Last year I was working with a guy called Yokoyama from Yokohama, which caused my poor little brain no end of confusion. Todays visit to the latter passed without seeing the former, which is probably a good thing lest he wonder where his support got to…
The town is an odd mix of industry, leisure and commercialism. First stop was the theme park, which appeared to have been designed by someone playing a scenario from Rollercoaster Tycoon, one where you get a piece of land large enough for a small house and have to squeeze in three rollercoasters, a log plume and a ferris wheel. The answer, of course, is to make your park vertical, the ferris wheel was on top of the four story building holding the amusement arcades. Tickets for the rides are available from vending machines all around the park, so you’re just queuing to get on, if you’re actually queuing at all. There was also a fortune telling labyrinth and a treasure hunt, which both looked quite entertaining but I was saving going in for a day when I was with other people – these things aren’t so much fun on your own. There were some interesting machines in the arcades too, a glow-in-the-dark Snoopy machine, an Armadillo race, a guitar machine and Typing of the Dead (with real keyboards and everything, just what you need when you’re in a haunted house, actually next time I see one I’ll see who makes the keyboards – they must be pretty heavy duty) alongside the usual shooters and racing games.
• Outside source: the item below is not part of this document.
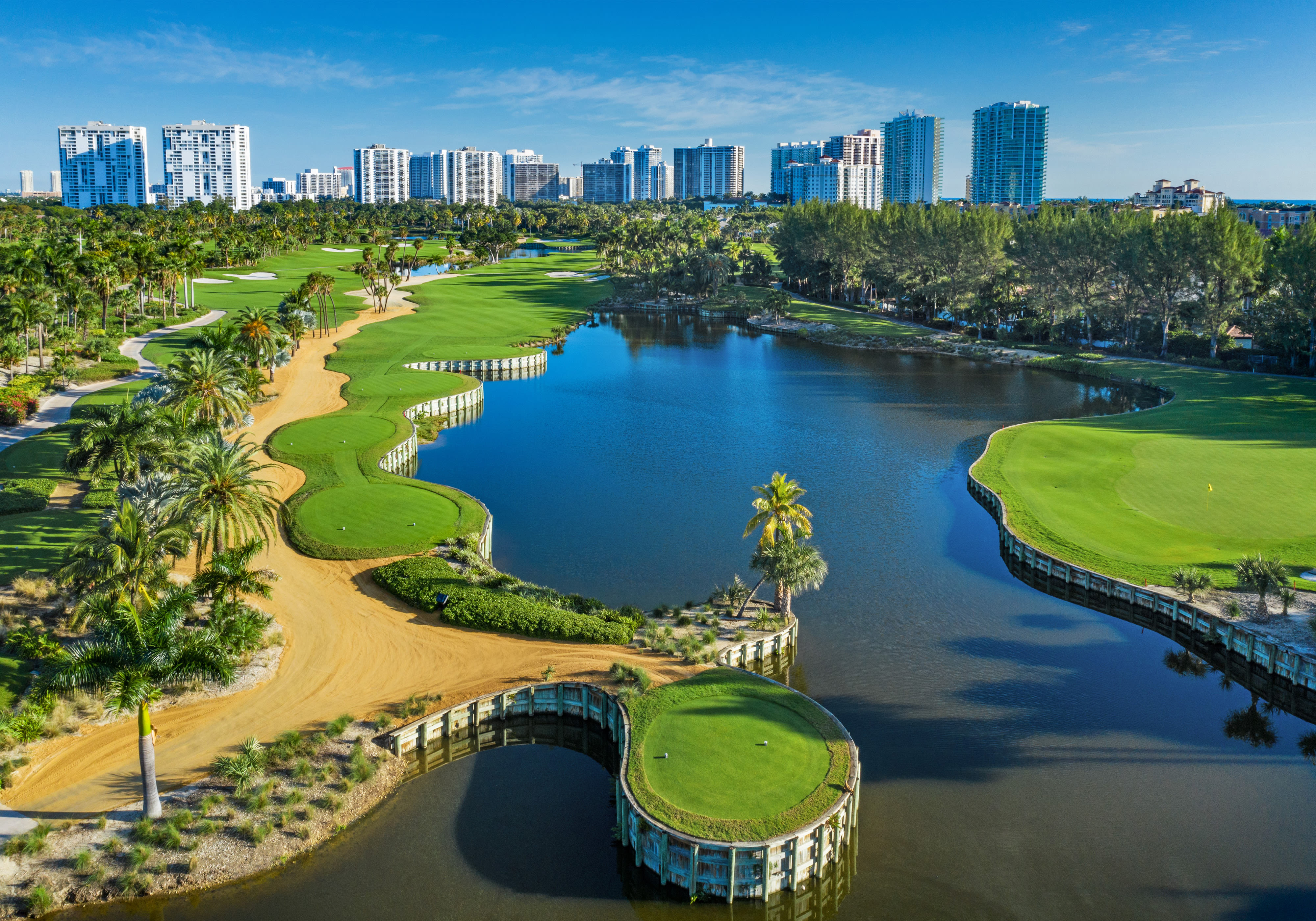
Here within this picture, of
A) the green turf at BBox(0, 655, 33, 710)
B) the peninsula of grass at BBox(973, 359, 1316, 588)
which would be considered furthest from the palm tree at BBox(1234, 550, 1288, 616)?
the green turf at BBox(0, 655, 33, 710)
The next building south along the harbour edge is another shopping mall, much the same as many of the malls in Tokyo until you get to the fifth floor. Suddenly you find yourself emerging from a Japanese interpretation of a London tube station (its kind of a mix of a number of stations, not one style in particular) into a muddled up interpretation of a European street full of American cafes.
Heading further south I could see the pier of the passenger ferry terminal sticking out into the harbour like a huge mutant cruise ship made of concrete and grass. I would like to have taken a walk along it but it seemed to only be open to travellers. There was a work of art at its ‘base’ (what is the point where pier meets land called? It must have a name), two huge shiny cubes. Shiny as in that sparkly paper you get which reflects different colours in patterns, not as in a solid wall of mirror. Nice art, but utterly utterly pointless.
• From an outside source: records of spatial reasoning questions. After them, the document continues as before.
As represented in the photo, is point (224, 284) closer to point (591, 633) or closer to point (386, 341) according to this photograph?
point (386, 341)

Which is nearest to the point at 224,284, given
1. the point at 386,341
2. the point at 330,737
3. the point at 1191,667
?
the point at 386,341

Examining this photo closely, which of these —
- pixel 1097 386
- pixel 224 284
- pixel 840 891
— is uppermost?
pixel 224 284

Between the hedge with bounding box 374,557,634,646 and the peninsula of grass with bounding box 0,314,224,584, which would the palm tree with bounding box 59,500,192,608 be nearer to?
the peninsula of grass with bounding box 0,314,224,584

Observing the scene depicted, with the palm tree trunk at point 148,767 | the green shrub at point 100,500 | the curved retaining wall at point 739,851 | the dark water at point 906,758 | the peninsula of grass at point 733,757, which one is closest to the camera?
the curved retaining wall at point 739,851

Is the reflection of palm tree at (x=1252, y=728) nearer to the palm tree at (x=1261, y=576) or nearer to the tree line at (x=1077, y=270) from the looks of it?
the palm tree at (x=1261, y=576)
Further south I found a park with a rather excellent Brazillian band in – the park was reminiscent of some of those in Paris, except that it had the sea on one side. It also had a man who was pretending to juggle chainsaws who was more of an exhibitionist than a good juggler, and almost certainly didn’t need the encouragement of people actually paying attention.
Somehow the harbour had the feel of 1930s epic cruises to it, maybe all harbours do to some extent, but it almost seems everyone has forgotten to tell anyone here that we’ve got aeroplanes now.
Looping back around up through the town I discovered Chinatown. This is nothing like the street in London we refer to as Chinatown, I guess because of the proximity of China to here, it goes on for miles and theres shops selling anything and everything China-related. Food, obviously features heavily, but so do clothes and theres quite a lot of tacky plastic toys whose only connection is that they happened to be made there.
Navigating back toward the station theres a square with a glass sarcophogus on the ground just offset from the centre. Its getting dark by now so I peer into it to try to figure out what its all about, its just some old drain, odd then that it should be exposed so. Theres a little plaque by it which I’d not noticed when I wandered over to it, explaining that its a 100year old sewer and isn’t it so well engineered that it could still work if only we didn’t have this nice modern sewer system to replace it.
It was around this square that I saw my first ever motorcycle with a cruise light – I know they’re coming back in for cars these days back home, but on a motorbike?
Back at the concourse outside the station I remember the open air walkway leading off in the other direction that I was going to explore at some point, nows the time. It leads to Landmark Plaza, a shopping mall underneath the Landmark Tower, its a five story cathedral to consumerism. Todays gadget of the moment is a circular escalator. Well, strictly speaking it was actually two semicircular escalators, one up and one down. I had to go round a couple of times, much to the amusement of the locals.
Through the worshipping masses and on to the next mall, Queens Plaza which was mostly unremarkable except for the musical walkway (which plays electronic bells as you pass the posts along the middle, except it seemed intermittent, like it wasn’t paying attention if it was playing a note elsewhere) and on again to the Conference Centre and hotel at the seafront. Another conference centre like many others, made more amusing for me by having a Cafe Vague in it, sadly I’d already eaten so didn’t get a chance to try it – I will definitely be heading back there sometime.
After another quick go on the escalator I was off back along the moving walkway looking over the neon of the theme park – showing up more now that it was dark – and the impressive Panasonic CD adverts – an array of five 20ft Plasma screens showing animations of all the wonderful things you can store on their CDRs.
The station concourse was now alive with music, a Jazz band were competing with a pair of ravers (with mixing desk and everything), the metal band looked like they’d given up trying to compete and a sorry state they were in too. Lightweights.